== Extract provided ==
New London as a ‘Recovery Town’
As the holiday season rolls around again, the inclination to give enters the air. While food drives, clothes donations, and more invitations to give are more accessible, it is important to note that for those on the recieving end, a donation can make the difference duing a holiday. Where cans of soup, boxes of pasta, old blankets, old shoes, along with many other donation items go is a mystery to many of us. But for those on the receiving end, it is a saving grace.
During this season, “homeless” can often take the position of a buzzword. For many, it is hard to comprehend the gravity of that word or what can really happen to spark change. In our counrty, the momentum of change is a strong one. The change and aid towards homelessness does not end with these drives; but only begins.
As most of these resources rely heavily on donations, private organizations, and largely, churches, it is important to recognize the power of donation.
Donation expands itself to people, their time, and, above all, their empathy.

== Dataset entries ==
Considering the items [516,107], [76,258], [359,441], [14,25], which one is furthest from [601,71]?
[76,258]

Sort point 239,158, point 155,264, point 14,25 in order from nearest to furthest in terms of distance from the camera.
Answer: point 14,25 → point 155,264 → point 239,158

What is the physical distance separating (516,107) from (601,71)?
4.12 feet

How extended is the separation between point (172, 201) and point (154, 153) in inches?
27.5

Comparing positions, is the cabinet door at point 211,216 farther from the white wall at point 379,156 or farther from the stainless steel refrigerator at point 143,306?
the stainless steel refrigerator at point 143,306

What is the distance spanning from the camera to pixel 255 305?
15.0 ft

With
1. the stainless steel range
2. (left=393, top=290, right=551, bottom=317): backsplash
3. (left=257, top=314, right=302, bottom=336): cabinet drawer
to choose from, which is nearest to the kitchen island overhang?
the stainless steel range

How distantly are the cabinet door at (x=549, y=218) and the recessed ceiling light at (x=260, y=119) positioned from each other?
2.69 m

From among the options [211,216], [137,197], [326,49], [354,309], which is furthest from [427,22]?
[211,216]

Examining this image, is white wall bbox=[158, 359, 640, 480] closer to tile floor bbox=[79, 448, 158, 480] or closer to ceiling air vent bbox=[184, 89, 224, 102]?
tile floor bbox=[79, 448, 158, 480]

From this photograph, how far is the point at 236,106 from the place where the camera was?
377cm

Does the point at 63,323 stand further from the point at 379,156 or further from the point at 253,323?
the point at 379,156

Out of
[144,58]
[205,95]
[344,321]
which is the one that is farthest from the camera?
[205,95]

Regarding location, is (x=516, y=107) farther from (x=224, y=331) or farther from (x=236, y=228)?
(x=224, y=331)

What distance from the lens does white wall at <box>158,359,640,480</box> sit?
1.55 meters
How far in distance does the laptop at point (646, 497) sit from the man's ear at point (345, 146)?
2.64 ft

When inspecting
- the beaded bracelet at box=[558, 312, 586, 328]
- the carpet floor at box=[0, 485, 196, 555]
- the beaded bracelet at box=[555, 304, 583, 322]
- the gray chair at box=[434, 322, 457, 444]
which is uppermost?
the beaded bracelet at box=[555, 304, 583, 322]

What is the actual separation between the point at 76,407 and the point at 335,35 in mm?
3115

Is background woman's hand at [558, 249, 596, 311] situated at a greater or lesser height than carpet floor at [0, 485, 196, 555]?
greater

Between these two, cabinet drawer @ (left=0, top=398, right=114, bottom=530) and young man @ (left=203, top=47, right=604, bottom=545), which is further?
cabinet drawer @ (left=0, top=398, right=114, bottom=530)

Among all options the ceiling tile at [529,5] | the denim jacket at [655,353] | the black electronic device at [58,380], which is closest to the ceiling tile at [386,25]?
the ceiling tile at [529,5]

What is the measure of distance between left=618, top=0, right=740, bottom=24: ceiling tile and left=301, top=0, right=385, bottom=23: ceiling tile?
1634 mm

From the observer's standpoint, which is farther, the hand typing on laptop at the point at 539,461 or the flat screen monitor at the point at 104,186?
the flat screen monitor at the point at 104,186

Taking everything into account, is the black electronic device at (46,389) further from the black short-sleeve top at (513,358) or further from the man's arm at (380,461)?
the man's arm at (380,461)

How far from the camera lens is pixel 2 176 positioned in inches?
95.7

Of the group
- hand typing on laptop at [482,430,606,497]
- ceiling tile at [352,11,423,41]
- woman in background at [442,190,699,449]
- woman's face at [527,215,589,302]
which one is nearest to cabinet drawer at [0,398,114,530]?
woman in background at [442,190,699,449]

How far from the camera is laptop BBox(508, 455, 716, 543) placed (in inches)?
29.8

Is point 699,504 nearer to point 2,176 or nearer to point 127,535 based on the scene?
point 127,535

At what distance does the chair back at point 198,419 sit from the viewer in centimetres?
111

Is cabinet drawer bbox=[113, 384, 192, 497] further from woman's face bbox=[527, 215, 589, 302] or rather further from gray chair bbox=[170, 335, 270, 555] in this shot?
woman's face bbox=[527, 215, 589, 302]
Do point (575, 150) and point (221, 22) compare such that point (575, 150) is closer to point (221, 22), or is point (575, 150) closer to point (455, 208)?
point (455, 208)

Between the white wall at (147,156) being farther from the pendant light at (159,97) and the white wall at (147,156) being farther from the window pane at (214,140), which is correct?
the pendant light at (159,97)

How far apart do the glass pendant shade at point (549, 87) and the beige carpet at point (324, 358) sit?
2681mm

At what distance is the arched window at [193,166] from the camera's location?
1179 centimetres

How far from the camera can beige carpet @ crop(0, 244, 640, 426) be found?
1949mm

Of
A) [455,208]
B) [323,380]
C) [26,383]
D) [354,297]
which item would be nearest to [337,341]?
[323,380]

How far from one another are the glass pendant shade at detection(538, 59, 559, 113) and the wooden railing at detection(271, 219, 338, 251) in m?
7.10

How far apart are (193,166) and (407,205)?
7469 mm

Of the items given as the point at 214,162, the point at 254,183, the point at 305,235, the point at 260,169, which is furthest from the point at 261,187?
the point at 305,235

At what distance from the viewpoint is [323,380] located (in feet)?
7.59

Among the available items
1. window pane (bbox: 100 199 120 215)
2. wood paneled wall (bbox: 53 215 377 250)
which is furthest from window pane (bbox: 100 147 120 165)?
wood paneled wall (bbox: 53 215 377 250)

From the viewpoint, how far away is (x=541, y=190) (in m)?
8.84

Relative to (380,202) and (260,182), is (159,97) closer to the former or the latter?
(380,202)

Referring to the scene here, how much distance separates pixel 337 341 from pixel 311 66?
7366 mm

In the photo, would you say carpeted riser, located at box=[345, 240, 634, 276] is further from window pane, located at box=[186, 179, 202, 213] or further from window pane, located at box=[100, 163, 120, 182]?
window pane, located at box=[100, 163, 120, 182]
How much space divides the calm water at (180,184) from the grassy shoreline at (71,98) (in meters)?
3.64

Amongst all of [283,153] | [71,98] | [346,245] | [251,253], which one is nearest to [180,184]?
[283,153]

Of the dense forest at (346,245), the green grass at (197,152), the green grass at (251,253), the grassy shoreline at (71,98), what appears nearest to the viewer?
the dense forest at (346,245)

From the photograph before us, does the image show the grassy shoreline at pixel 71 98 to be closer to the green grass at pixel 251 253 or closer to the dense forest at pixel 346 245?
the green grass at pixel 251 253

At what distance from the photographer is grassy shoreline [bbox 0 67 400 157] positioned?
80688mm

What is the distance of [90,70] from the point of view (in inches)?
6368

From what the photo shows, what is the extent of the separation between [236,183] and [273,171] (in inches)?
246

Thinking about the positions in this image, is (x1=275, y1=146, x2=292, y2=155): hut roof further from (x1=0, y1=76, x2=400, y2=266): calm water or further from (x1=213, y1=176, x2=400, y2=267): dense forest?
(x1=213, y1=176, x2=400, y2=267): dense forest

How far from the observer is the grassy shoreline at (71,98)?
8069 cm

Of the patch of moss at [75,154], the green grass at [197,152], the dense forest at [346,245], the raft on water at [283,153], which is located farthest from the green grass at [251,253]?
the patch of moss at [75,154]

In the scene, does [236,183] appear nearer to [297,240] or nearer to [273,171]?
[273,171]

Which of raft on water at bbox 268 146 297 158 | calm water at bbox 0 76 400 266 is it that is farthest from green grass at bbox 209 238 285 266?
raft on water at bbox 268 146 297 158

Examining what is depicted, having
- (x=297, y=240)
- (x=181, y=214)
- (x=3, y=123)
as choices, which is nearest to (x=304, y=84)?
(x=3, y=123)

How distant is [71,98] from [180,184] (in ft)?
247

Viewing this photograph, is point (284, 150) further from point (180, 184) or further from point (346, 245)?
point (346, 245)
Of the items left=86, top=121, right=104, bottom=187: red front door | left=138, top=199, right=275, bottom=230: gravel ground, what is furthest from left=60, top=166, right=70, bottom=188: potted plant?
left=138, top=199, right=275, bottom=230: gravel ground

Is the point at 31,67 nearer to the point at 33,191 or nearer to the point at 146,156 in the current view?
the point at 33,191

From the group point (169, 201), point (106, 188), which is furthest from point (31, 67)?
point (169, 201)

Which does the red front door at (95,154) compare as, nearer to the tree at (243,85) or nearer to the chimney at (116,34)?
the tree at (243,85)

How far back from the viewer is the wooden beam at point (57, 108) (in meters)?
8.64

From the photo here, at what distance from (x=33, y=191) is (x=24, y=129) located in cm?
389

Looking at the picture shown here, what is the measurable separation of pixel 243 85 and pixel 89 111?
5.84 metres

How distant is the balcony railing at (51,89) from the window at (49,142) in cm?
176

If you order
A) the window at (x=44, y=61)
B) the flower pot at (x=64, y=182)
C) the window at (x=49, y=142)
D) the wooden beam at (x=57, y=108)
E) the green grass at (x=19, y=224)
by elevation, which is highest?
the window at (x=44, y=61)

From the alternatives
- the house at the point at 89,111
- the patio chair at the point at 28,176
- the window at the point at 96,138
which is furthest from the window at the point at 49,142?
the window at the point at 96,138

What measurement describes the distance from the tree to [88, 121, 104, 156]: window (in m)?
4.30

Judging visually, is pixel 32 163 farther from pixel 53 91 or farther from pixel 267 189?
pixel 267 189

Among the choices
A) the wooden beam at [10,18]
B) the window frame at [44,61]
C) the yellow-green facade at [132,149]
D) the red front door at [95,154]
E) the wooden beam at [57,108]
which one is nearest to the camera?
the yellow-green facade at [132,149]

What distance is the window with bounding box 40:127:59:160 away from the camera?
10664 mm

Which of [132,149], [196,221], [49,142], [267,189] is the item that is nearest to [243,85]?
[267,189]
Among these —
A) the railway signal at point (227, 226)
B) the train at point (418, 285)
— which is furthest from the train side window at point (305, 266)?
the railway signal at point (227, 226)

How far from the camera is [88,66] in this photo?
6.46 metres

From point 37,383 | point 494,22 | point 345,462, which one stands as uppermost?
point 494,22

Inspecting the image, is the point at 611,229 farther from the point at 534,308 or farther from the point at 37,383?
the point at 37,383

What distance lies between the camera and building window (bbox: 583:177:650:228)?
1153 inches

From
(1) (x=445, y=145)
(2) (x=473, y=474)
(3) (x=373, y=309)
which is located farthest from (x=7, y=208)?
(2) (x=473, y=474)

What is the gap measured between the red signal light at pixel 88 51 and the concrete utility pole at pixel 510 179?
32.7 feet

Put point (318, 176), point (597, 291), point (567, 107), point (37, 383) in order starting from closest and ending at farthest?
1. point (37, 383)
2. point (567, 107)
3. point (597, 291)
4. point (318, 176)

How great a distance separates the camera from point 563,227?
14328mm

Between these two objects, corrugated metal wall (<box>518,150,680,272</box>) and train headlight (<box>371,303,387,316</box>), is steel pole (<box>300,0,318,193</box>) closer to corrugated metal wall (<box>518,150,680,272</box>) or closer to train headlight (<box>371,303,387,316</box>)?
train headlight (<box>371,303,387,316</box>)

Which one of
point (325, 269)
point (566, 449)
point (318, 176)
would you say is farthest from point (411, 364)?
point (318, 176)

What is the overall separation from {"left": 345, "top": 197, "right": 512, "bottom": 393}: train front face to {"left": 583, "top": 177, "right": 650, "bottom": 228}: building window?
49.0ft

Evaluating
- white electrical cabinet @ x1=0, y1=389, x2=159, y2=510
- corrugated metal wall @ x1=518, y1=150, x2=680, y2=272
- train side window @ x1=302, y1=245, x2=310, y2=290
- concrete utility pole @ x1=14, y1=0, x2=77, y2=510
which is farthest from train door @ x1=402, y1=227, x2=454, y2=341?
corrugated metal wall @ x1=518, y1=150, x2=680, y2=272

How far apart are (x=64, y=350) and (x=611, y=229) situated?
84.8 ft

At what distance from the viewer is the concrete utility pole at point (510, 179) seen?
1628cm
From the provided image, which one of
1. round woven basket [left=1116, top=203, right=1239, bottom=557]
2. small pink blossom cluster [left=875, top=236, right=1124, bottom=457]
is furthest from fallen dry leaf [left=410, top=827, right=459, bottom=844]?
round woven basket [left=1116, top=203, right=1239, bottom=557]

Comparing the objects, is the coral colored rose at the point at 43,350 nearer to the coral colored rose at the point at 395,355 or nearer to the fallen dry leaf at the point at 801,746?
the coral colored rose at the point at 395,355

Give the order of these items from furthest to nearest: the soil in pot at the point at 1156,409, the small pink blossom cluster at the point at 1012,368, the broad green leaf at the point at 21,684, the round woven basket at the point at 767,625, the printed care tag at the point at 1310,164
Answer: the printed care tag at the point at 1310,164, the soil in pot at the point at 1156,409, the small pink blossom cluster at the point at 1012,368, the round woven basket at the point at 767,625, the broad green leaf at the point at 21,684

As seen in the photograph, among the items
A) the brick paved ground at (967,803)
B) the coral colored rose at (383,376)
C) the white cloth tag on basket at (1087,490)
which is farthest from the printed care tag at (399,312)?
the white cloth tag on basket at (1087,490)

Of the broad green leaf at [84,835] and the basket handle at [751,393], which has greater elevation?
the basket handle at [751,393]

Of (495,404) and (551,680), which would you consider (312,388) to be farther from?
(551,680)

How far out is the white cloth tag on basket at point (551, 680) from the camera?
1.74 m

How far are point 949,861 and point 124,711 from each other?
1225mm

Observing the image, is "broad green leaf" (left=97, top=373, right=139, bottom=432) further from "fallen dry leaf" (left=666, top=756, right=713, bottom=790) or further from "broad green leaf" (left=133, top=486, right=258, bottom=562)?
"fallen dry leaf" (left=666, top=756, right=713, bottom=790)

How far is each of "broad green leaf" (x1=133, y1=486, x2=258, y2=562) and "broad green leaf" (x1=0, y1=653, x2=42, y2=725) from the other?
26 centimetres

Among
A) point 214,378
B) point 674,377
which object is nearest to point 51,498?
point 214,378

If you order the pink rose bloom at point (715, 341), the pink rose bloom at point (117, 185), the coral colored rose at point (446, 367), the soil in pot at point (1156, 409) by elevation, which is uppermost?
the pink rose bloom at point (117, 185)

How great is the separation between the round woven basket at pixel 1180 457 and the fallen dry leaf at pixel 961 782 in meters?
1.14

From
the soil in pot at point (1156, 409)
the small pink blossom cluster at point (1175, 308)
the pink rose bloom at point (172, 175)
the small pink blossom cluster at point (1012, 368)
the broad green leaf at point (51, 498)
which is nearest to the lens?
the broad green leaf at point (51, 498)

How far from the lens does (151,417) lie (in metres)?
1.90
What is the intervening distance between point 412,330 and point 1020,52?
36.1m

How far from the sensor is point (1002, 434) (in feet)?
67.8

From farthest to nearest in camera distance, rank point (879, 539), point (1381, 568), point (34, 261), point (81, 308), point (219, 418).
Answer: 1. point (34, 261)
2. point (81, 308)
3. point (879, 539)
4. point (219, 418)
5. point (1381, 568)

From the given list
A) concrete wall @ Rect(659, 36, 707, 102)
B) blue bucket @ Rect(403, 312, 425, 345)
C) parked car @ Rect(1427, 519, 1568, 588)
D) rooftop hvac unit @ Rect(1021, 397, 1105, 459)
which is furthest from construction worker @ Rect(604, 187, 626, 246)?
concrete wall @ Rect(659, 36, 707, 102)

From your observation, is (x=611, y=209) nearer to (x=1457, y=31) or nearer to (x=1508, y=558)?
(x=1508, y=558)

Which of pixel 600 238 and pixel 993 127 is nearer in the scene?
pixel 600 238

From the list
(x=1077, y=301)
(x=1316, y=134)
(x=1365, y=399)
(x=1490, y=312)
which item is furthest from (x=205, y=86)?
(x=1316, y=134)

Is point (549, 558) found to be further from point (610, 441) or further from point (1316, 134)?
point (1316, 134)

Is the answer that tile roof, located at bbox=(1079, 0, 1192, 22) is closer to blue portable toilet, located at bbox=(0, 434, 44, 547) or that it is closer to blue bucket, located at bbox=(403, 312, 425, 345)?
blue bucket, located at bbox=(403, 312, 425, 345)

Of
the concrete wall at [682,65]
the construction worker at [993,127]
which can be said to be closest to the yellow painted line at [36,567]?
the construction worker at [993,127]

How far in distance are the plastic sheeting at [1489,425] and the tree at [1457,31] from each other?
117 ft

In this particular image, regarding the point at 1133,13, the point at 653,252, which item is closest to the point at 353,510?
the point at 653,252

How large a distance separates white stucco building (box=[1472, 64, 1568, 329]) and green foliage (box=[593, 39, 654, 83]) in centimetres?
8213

== Exercise objective ==
Reproduce the entire text above about New London as a "recovery town" word for word, from its title through its final sentence.

== Exercise solution ==
New London as a ‘Recovery Town’
As the holiday season rolls around again, the inclination to give enters the air. While food drives, clothes donations, and more invitations to give are more accessible, it is important to note that for those on the recieving end, a donation can make the difference duing a holiday. Where cans of soup, boxes of pasta, old blankets, old shoes, along with many other donation items go is a mystery to many of us. But for those on the receiving end, it is a saving grace.
During this season, “homeless” can often take the position of a buzzword. For many, it is hard to comprehend the gravity of that word or what can really happen to spark change. In our counrty, the momentum of change is a strong one. The change and aid towards homelessness does not end with these drives; but only begins.
As most of these resources rely heavily on donations, private organizations, and largely, churches, it is important to recognize the power of donation.
Donation expands itself to people, their time, and, above all, their empathy.